1. The problem statement, all variables and given/known data
Determine how accurately you will need to measure the speed of a particle that has energy 2 GeV to determine whether it is a pion (mass = 0.14 Gev/c^2) or a Kaon (mass = 0.49 Gev/C^2). *This question is in a relativity section, so I'm assuming relativistic equations are neccesary*

2. Relevant equations
$$E^2 = (p^2)(c^2) + (m^2)(c^4)$$
$$p = (\gamma)mv$$

3. The attempt at a solution
I started by substituting $$p= (\gamma)mv$$ into the other equation so velocity can be related to mass, but I'm lost as to what the basic approach to this problem would be.

2. Dec 30, 2008

### Dick

That looks like a good start. I'd now try to solve for v in terms of E and m and get the value of v for a kaon and a pion and see what the difference is. It looks to me like it becomes a quadratic equation in v^2.

3. Dec 31, 2008

### SimonZ

use gamma r = E/(mc^2) = 1/sqrt(1 - v^2/c^2)
so v/c = sqrt[1 - (mc^2/E)^2]
for pion, mc^2/E = 0.14/2 = 0.07
v/c = 0.9975

4. Jan 2, 2009

### DukeLuke

Thanks, the only thing is when I solved it I didn't end up with a quadratic.

5. Jan 3, 2009

### Dick

What DID you get?

6. Jan 4, 2009

### DukeLuke

I started by solving for p and substituing $$p= (\gamma mv)$$ for it.

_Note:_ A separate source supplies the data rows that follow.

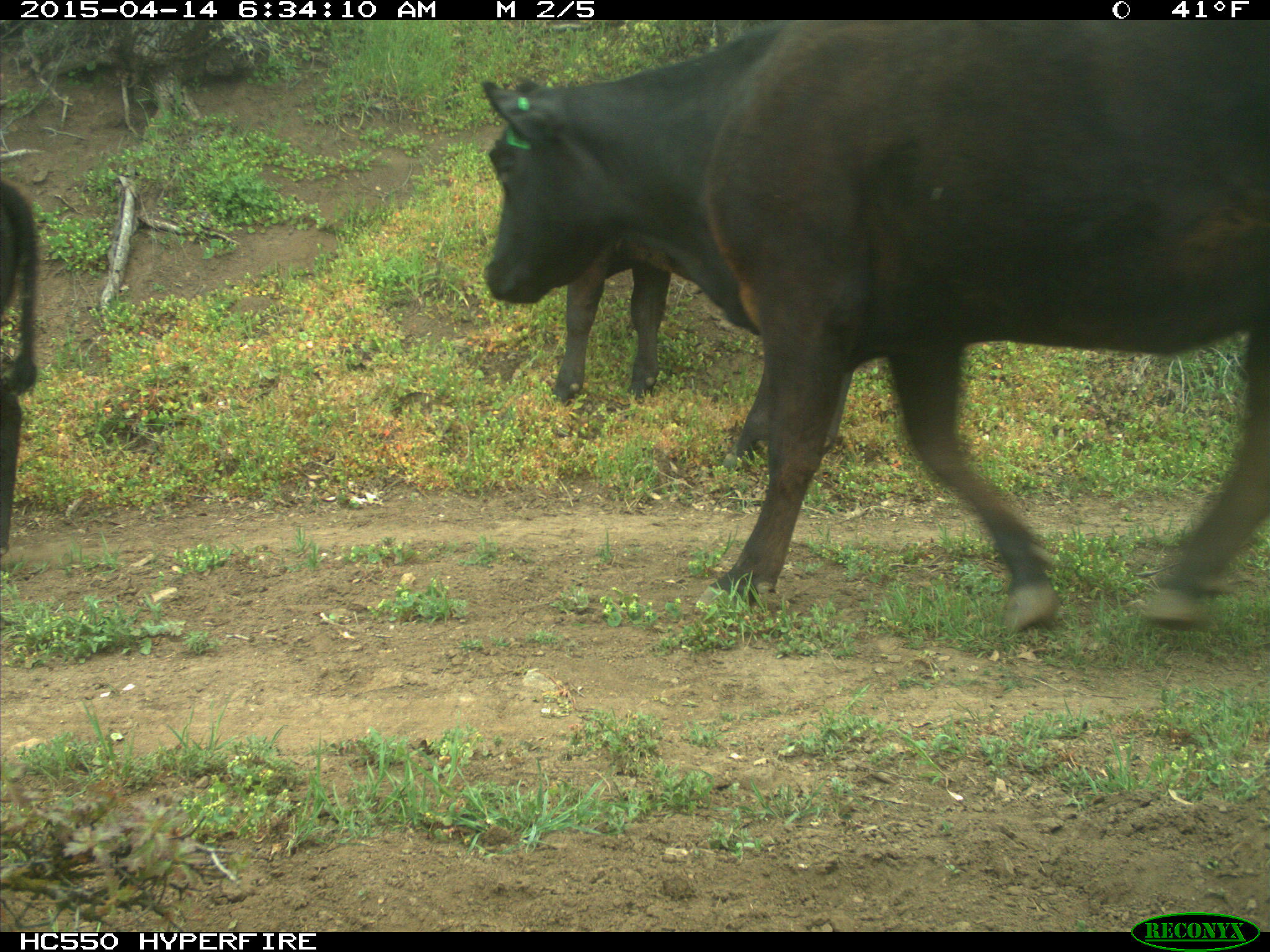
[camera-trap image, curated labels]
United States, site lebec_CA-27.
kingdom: Animalia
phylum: Chordata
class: Mammalia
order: Artiodactyla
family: Bovidae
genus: Bos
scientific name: Bos taurus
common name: domestic cow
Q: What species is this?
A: Bos taurus (domestic cow).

$$\frac{mv}{\sqrt{1 - v^2/c^2}} = \sqrt{\frac{E^2 - m^2c^4}{c^2}}$$

then I squared both sides and moved gamma and $$c^2$$ to opposite sides

$$m^2v^2c^2 = (E^2 - m^2c^4) (1 - v^2/c^2)$$

multiply out right hand side

$$m^2v^2c^2 = E^2 + m^2c^2v^2 -m^2c^4 - \frac{E^2v^2}{c^2}$$

group $$v^2$$ on same side and factor it out

$$v^2 (c^2m^2 + E^2/c^2 - m^2c^2) = E^2 - m^2c^4$$

solve for v

$$v = \sqrt{\frac{E^2 -m^2c^4}{c^2m^2 + E^2/c^2 - m^2c^2}}$$

7. Jan 5, 2009

### Dick

That looks ok to me. You can cancel the two m^2*c^2 terms. It is even easier than I thought.